Brown explains that the real challenge in making “Step Into Liquid” was not finding the biggest tube or the most radical ride, but understanding the “stoke”- what it was about surfing that hooks people’s souls and keeps surfers like Jesse Billauer paddling back for more.
In his round-the-world search, Brown discovered a surfer who hasn’t missed a day in the water for 27 years, Protestant and Roman Catholic school kids in Ireland who put aside their mutual hatred to surf the chilly local waters and surfers who share water with supertankers off Texas.

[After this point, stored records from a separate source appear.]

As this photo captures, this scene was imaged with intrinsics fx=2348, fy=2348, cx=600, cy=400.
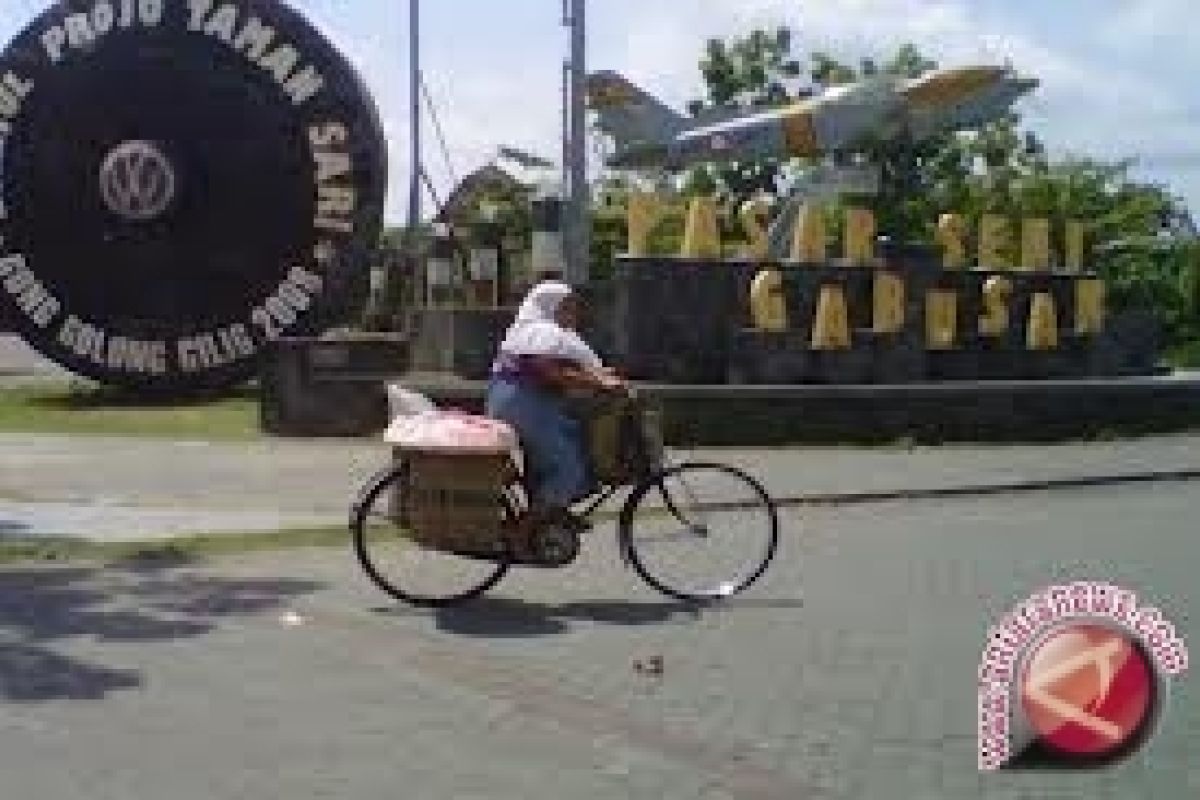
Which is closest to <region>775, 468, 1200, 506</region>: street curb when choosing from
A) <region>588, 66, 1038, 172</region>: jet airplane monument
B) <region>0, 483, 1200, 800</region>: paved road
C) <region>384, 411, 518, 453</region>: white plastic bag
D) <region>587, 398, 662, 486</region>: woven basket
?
<region>0, 483, 1200, 800</region>: paved road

In one of the film’s highlights, Brown follows the nearly unbelievable ride on a 65-foot wave by one of a group of surfers who headed 100 miles off the coast of San Diego to chase down the giant waves of the Cortes Bank. He also pays special attention to the rise of women in the sport. Other locations include Tahiti, Oahu’s North Shore, Rapa Nui (Easter Island), Western Australia, Lake Michigan, California, and Costa Rica.
In describing the genesis of his film, Dana Brown gives much credit to his father, now 65, who acted as co-executive producer and also appears in the movie.
“If I sent him a rough cut of a segment, he understands what I’m trying to do and makes suggestions,” Brown said. “Especially (I like) his story sense and sense of humor.
“When dad was a teenage surfer,” Dana adds, “people asked him repeatedly, ‘When are you going to grow up and see the light of day and stop doing that silly thing?’ Fortunately, we were right and they were wrong. It’s another very important thing I learned from my dad.”